Neural Networks and Deep Learning methods continue to intrigue the community for the consistent performance they continue to provide. As the architectures grow increasingly complex, the difficulty to discern the reasons for such performance increase exponentially. The trade-off between computational cost and accuracy, hyper-parameter tuning etc. are significant issues for us to understand. This will help build the scientific temper behind an amazing machine that began its journey from perceptron learning. Besides state-of-the-art architectures, the course will offer unique insight by fusing advanced metaheuristics with Deep Learning methods. The course will dive deep into origin of activation functions, explore loss functions, back-propagation and extraction of features for parsimonious computing.
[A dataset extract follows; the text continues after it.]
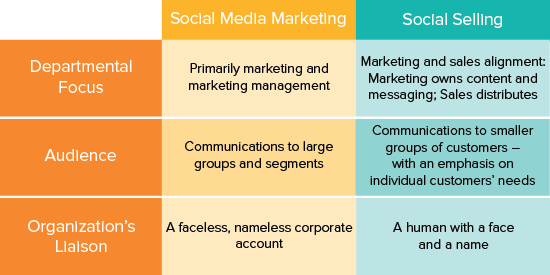 Social Media Marketing and Social Selling Trap!t blog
The focus is essentially on exploiting fundamental concepts to arrive at elegant, accurate and computationally cheaper solutions.
The approach to the course will fulfill this ambitious goal.

Day-01: Foundations for deep learning : Optimization principles

Stochastic gradient descent for loss, momentum and interpreting MLE in “derivative-centered” optimization, quick recap on back-propagation, “derivative-free” optimization, gentle introduction to PSO and Quantum PSO; PSO/QPSO as viable alternatives to gradient learning, establishing equivalence between GD and PSO, equivalence between Stochastic GD and QPSO, accuracy-convergence rate tradeoff, Moore-Penrose inverse approach in back-propagation– some benchmark problems and benchmark functions for optimization, performance measures- Understanding the concept of cross-validation/ holdout, confusion matrices.
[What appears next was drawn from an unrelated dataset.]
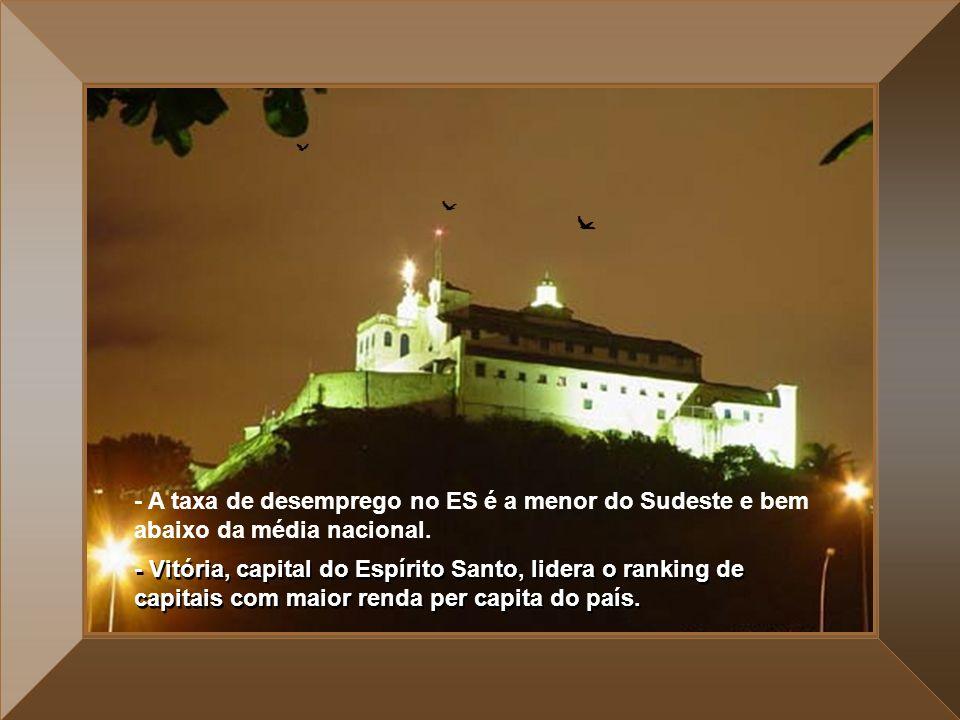- Vitória, capital do Espírito Santo, lidera o ranking de capitais com maior renda per capita do país.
Day-02: Graduating from linearly separable data to non-linearity: Verification exercise

A standard DL architecture with loss function and soft-max layer, hidden layers:  Underlying mathematical framework; What is it and why does it work the way it works? Rationale behind hyperparameter tuning
How can we compute large, adaptive learning rates (and its importance)? Analytical insights to the loss function; loss functions and learning rate computation, how can we get the system to perform better, faster?
Compare with fixed learning rates, performance comparison on DL architecture with several loss functions-MSE, Hausdorf, binary cross-entropy, loss function for the multi-class classification, Adaptive RMS prop, experiments with data- hands on session, Adaptive LR on Resnet; QUIZ

Day-03: What do the networks ‘see’? Understanding convergence

How do we obtain the adaptive learning rate formula? Deep dive into analytical properties of the loss function, Mean Value theorem and applications, Lipschtiz continuity, Regularization, Lipschitz and MVT, sample derivation of adaptive learning rate, EVOLUTION TO cross-entropy for multi-class problems, Performance gain and system utilization metrics, hands on exploration on covert data, PHL-EC data; QUIZ

Day-04: “Special” Activation functions

Gentle recap of ordinary differential equations, Pickard condition, Banach spaces, contraction mapping principle, Activation function as solution to ODE, SBAF- a “special” activation function, power series expansion of SBAF, sigmoid as special case of SBAF, SBAF as fixed point, gentle introduction to stability and first return maps of SBAF fixed points, parameter “fixing” through stability theory, hands on exploration on SDSS-GALEX, PHL-EC data; QUIZ

Day-05: Keep the design simple: more on Activation functions

Gradient training on parameters in SBAF to match values obtained from Pickard iteration, Relating SBAF to Binary Logistic Regression: Regression under Uncertainty, Cybenko Approximation for SBAF, understanding the ReLu and approximations, Limitations of ReLU and Sigmoid and improvements by special sibling units- A-ReLU and SBAF; Approximating ReLU- a continuous sibling-AReLU, Error approximation and estimation of A-ReLU parameters, Differentiability of A-ReLU and justification for A-ReLU to be an independent activation unit, representational power of SBAF and A-ReLU, system utility benchmarking comparisons, OPEN BOOK WRITTEN TEST

Evaluation and Assessment

Assessment will be based on the hands-on assignments throughout the course (assigned on Day 1 through Day 4) a Quiz component on (Day 2 through Day 4) and a written test on the Day 5.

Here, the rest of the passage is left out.